This was an action of multiplepoinding raised in name of the North British Railway Company by Robert White, a creditor of a person named Charles Seton, for the purpose of having the right to a quantity of furniture, arrested by him and by others of Seton's creditors in the hands of the railway company, determined.
David R. Roberts, as previously reported, though not called in the multiplepoinding, appeared, and objected to the competency of the action on the ground that the furniture was his, and could not competently be arrested for a debt of Seton's, but the Second Division on 4th November 1881 ( ante, vol. xix. p. 59) in an appeal at his instance sustained the competency of the process and remitted to the Sheriff to proceed with the cause. Roberts now claimed the whole furniture forming the fund in medio, averring that on the 19th of March 1881 he had bought the whole of it at Dublin from Seton, who was his brother-in-law, at the price of £135, 10s., and that Seton had granted him a receipt for £135 as the price of the whole of it, which receipt declared that it was sold to him with full power to remove it when it suited him.
Claims were also lodged by Robert White, the real raiser, David W. Wilson, William Massie, and other creditors of Seton. These claimants had used arrestments on the said furniture in the hands of the nominal raisers. They alleged that he was the real owner of the furniture. They denied that any bona fide transaction was entered into between Seton, the common debtor, and Roberts. They averred that, on the contrary, Seton was at the date of the alleged sale insolvent and notour bankrupt, and was fleeing from the diligence of his creditors; that Roberts was his brother-in-law, and a conjunct and confident person with him; and that the pretended sale was a collusive device resorted to for the purpose of defeating their diligence.
The Sheriff-Substitute ( Hamilton) allowed the claimants other than Roberts a proof of their respective averments, and to Roberts a conjunct probation.
Thereafter on 4th August 1882 he found “that the defender David R. Roberts has failed to instruct a sufficient legal title to the furniture in question: Therefore repels his claim, and ranks and prefers the other claimants pari passu upon the fund in medio, in terms of their claims; remits to the Sheriff-Clerk-Depute to make out a scheme of division: Finds Roberts liable to the other claimants in expenses, including those of the appeal to the Court of Session” [for which the interlocutor of the Second Division had given him power to decern].
He added this note (from which and from the opinion of the Lord Justice-Clerk the import of the proof clearly appears):—“Roberts claims the furniture as his property in virtue of an alleged sale to him by the common debtor, the terms of which he says are contained in the receipt. At the date when this receipt bears to have been granted (19th March 1881), the common debtor, who is Roberts’ brother-in-law, was being pressed on all sides by his creditors, and was notoriously insolvent. The transaction, therefore, is one struck at by the Statute 1621, c. 18, and it was incumbent on Roberts to prove, by clear and independent evidence, that the price said to have been given for the furniture was ‘really paid.’ This he has failed to do, his own oath and the production of his bank pass book (which really proves nothing) being quite insufficient for the purpose.
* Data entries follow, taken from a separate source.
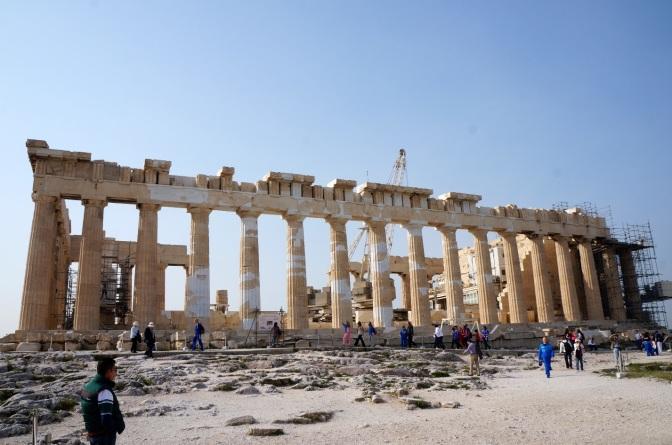 Visiter Athenes en 2014 : Stop ou encore ?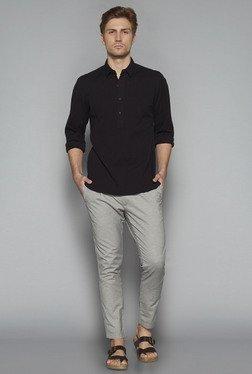 ETA By Westside Grey Slim Fit Trousers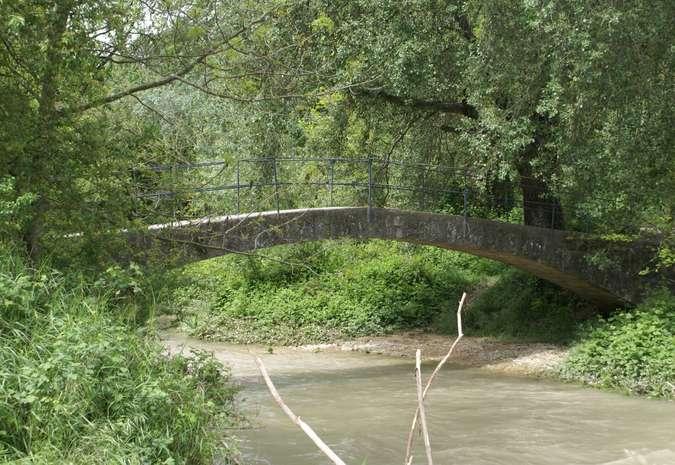 Visuel 1/2 : Pont sur la Véore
“Upon this ground alone—the failure to satisfy the requirements of the Statute of 1621—Roberts' claim must be repelled. But there are other circumstances, either admitted or proved, which tend to throw suspicion upon the transaction between him and the common debtor:—(1) The receipt alone referred to is vitiated as regards the date upon the stamp. (2) Though the furniture is said to have been sold to Roberts on 19th March 1881, it remained in the possession of the common debtor, or at least of his wife and family, until the 2d of May following, and there is no proof of delivery to Roberts even then. No doubt the packages delivered to the railway company on 2d May bore the address ‘Roberts, Dublin,’ but, in the first place, this does not prove that the furniture really belonged to him, and, in the second place, the common debtor also was in Dublin at that time, and there is evidence that address labels bearing his name were originally put upon the furniture, but were changed for others when it was seen that the removal was being watched. (3) How can it be said that this was a bona fide sale when it is admitted that the furniture had previously been assigned to other parties?
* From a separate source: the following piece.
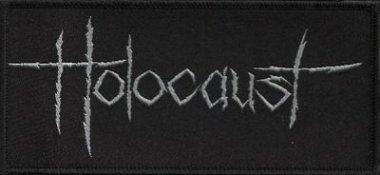 kleiner Aufnäher Holocaust Logo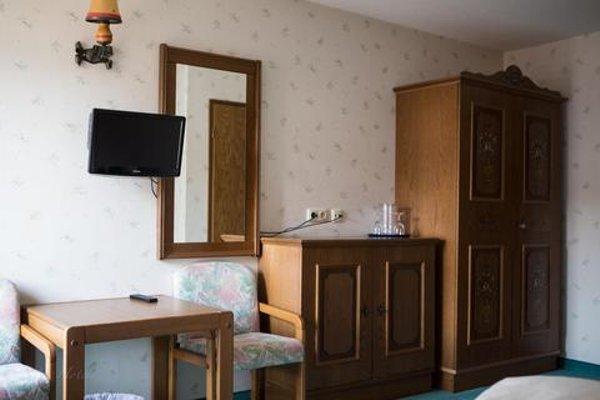 Pohl's Rheinhotel Adler - фото 5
Roberts' claim being out of the way, the fund in medio falls to be divided among the other claimants. At the date of the arrestments used by them the common debtor was notour bankrupt.”
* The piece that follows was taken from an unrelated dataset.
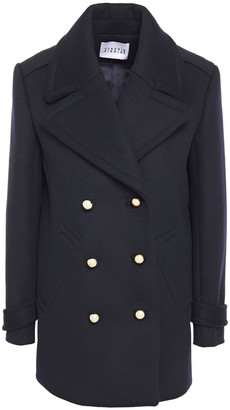 Claudie Pierlot Double-breasted Wool-blend Felt Coat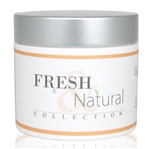 Goji Berry & Tarocco Orange Fresh & Natural Super Fruit Body Souffle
Roberts appealed to the Court of Session, and argued—This was a case where the claimant's oath, fortifying the acknowledgment of the seller, was sufficient to rebut any presumption arising against the transaction under the Statute 1621, c. 18; Bells' Com. (M'Laren's ed.), ii. 179, footnote.
At advising—
Page: 131↓
The Court dismissed the appeal and affirmed the judgment of the Sheriff-Substitute.
Counsel for Appellant— Nevay. Agent— Robert Broatch, L.A.
Counsel for Respondents— Shaw. Agent— Peter Morison, S.S.C.